◆ Page ◆
□ □ □ □
02/03/2006, Capital Spreads, Simon Denham

The world took fright once more as Muslim sensibilities, upset by a political cartoon in some minor Danish newspaper, set off a wave of over reaction in the Arab world. Brandish a gun or wave a burning flag and you are bound to find a willing journalist to inflame the situation. Oddly enough the one market which an outside observer may have expected to take fright did the exact opposite. Oil slumped another $2 to the mid $64's as speculation on Iranian atomic ambitions took on a calmer atmosphere.

In the fear over increased world tensions coupled with the continued rise in commodity prices dealers found all they needed to give the markets a bit of a nudge to the downside with late trading in Europe being particularly bloody. The FTSE slumped 50 points in the last hour of trading and the Dax doing even worse with 80 points being removed in the same period. This morning sees us stabilize a little with the pre market call on the FTSE up 15 points at 5759-61 and the Dax up the same at 5661-63. The Dow having dropped some 100 points yesterday is steady at last nights closing levels of 10851-55 having once more decisively rejected the 11000 resistance.

Today sees the much feared/loved Non Farm Payroll (NFP) number from the states at 13.30. Analysts expect plus 250K for the number but the risk must be to the downside as the GDP number from last week may be praying on the minds of investors. Another major weak figure could leave markets looking very gloomy.

As mentioned yesterday currencies tend to go to sleep in pre NFP trading and today is no exception. Cable traded in a 60 pip range for most of the day and today has seen about 25 pips which will probably define the pre number range. A weak figure will see us through 1.7810 to the upside and pushing once more for the resistance at 1.7890 and a strong number will see us down below 1.7720 and maybe giving support at 1.7640 a shot. Cable at 1.7774-77.

On comments from the BOJ that rate hikes in Japan are not on the cards the currency took a further dive. This is not surprising as with huge government deficits and banks which are technically bankrupt the temptation to keep rates as low as possible for as long as possible until the overall economy goes into an inflationary growth period is too strong to ignore.

Gold, Copper, platinum...etc hit new highs once more yesterday and punters have turned round again and put on long positions once more. Clients were briefly short of Gold and Copper but have now closed these out (at losses) and have bought into the rally. Gold at 572.8-573.4 is at new highs again this morning.
□ □ □ □
◆ Material for this task ◆
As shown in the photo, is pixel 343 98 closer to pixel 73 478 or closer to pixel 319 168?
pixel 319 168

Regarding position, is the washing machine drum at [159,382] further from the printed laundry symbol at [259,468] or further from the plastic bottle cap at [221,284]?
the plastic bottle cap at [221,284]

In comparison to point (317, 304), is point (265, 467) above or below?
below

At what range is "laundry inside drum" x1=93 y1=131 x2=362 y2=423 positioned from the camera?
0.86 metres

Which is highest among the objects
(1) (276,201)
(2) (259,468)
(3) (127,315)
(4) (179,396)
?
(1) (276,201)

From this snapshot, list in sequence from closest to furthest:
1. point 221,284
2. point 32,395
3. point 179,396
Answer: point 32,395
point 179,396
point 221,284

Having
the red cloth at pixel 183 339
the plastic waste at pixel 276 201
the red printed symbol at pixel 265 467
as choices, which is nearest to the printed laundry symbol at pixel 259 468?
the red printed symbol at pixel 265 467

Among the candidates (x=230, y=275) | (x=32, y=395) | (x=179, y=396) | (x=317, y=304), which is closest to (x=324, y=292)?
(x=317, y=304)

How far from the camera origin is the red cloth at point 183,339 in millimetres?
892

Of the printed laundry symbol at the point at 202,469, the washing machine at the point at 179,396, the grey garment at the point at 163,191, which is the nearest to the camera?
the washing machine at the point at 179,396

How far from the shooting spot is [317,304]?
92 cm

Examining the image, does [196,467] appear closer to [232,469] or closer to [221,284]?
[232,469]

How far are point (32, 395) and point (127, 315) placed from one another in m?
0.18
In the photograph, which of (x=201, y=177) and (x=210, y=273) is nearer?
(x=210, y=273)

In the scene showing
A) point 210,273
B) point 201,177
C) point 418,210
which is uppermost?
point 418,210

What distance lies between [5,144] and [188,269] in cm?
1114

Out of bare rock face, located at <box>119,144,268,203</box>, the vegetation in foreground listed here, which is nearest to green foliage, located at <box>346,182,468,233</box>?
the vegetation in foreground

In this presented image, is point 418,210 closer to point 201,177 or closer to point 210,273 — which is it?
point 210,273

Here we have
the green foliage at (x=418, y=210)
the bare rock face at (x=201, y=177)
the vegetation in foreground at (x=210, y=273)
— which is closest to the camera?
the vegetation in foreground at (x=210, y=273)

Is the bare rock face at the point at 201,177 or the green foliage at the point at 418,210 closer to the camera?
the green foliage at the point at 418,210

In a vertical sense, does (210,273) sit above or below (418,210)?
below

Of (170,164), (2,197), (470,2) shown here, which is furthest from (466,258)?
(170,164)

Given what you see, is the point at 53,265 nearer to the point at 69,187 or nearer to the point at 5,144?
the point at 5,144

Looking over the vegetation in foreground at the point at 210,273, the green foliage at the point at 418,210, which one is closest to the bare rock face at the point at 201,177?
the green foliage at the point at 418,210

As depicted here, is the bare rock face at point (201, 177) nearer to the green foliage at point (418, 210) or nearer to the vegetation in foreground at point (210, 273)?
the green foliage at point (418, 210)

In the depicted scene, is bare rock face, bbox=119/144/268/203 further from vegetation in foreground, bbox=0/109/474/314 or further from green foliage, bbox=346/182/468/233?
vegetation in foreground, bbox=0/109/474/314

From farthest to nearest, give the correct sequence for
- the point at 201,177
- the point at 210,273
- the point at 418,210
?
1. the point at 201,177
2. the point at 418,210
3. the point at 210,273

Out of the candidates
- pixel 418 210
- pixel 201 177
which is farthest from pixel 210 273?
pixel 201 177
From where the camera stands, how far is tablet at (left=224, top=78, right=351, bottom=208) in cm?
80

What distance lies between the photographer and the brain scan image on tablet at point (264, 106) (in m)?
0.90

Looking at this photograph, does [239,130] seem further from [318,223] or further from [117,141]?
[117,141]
□ □ □ □
◆ Set problem A ◆
Translate this sentence from the market commentary into German: "Another major weak figure could leave markets looking very gloomy."
◆ Set problem B ◆
Gather every line in the rows that contains the string "depicted".

◆ Reply A ◆
Eine weitere deutlich schwache Zahl könnte die Märkte sehr düster aussehen lassen.

◆ Reply B ◆
As depicted here, is the bare rock face at point (201, 177) nearer to the green foliage at point (418, 210) or nearer to the vegetation in foreground at point (210, 273)?
In the depicted scene, is bare rock face, bbox=119/144/268/203 further from vegetation in foreground, bbox=0/109/474/314 or further from green foliage, bbox=346/182/468/233?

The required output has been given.